To evaluate the hypothesis that regional delivery of an adenovirus vector containing the Escherichia coli cytosine deaminase gene (AdCMV.CD) together with systemic 5-FC could suppress the growth of metastatic colon cancer in the liver, the AdCMV.CD vector was injected 0.8–1 cm from the site of a human colon cancer tumor in the livers of nude mice.
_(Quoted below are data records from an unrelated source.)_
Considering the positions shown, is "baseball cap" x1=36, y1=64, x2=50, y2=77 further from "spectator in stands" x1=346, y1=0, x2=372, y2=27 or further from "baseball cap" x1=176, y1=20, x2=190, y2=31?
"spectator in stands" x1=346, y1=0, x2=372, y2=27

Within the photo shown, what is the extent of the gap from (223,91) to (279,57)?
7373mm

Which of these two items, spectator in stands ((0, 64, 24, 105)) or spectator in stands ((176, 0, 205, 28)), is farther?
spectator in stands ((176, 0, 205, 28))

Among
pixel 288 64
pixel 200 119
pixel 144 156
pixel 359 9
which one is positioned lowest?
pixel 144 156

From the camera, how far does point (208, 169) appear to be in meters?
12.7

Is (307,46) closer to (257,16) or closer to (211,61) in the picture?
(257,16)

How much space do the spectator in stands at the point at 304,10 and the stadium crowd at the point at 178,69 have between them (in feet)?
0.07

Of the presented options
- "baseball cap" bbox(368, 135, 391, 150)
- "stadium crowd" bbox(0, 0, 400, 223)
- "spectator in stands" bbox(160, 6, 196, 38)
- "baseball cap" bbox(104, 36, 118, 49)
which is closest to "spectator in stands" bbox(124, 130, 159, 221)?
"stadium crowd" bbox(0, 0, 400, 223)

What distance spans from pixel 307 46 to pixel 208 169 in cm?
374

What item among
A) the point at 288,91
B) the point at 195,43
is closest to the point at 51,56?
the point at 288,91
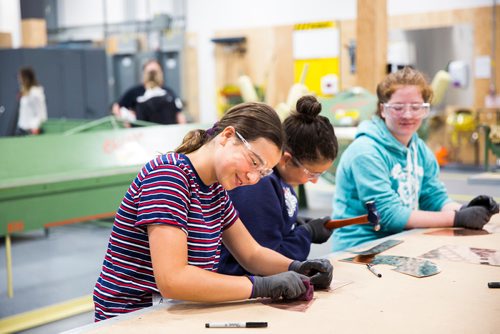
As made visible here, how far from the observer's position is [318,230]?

The growth of the human colon cancer cells was quantified by dot blot analysis of genomic DNA extracted from tumor-bearing liver, hybridized with a human-specific Alu probe. The combination of regional AdCMV.CD plus systemic 5-fluorocytosine (5-FC) suppressed the growth of the metastatic tumors over the 21 days of evaluation following vector administration. Histologic evaluation showed necrosis at the site of the tumor in the livers of mice treated with AdCMV.CD/5-FC, but not in control groups. Evaluation of the potential toxicity of AdCMV.CD plus 5-FC on the normal liver showed only mild, self-limited dose-related inflammation, with no deaths. These data suggest that the regional administration of AdCMV.CD together with systemic 5-FC may be a safe and effective strategy to suppress the growth of metastases of colorectal carcinoma in the liver.

Overview summary

These studies explore the potential for regional gene therapy of colon carcinoma metastatic to the liver using an adenovirus vector to deliver the Escherichia coli cytosine deaminase gene (AdCMV.CD) to hepatic parenchyma in an experimental metastasis model. It is hypothesized that mice expressing the gene within hepatocytes convert systemically administered 5-fluorocytosine (5-FC) to 5-fluorouracil locally. Injection of the vector AdCMV.CD into hepatic parenchyma directs expression of mRNA transcript within the liver and produces a functional intracellular protein that is most highly concentrated in the injected lobe. The combination of intraparenchymal AdCMV.CD and 5-FC in tumor-bearing mice effectively suppresses growth of intrahepatic tumor. Safety evaluations show no mortality and indicate only mild, self-limited inflammation associated with the vector delivery, independent of the prodrug administration. These studies collectively suggest this approach may be both therapeutic and safe and serve as a paradigm for treating micrometastasis or areas with multiple metastases within the liver.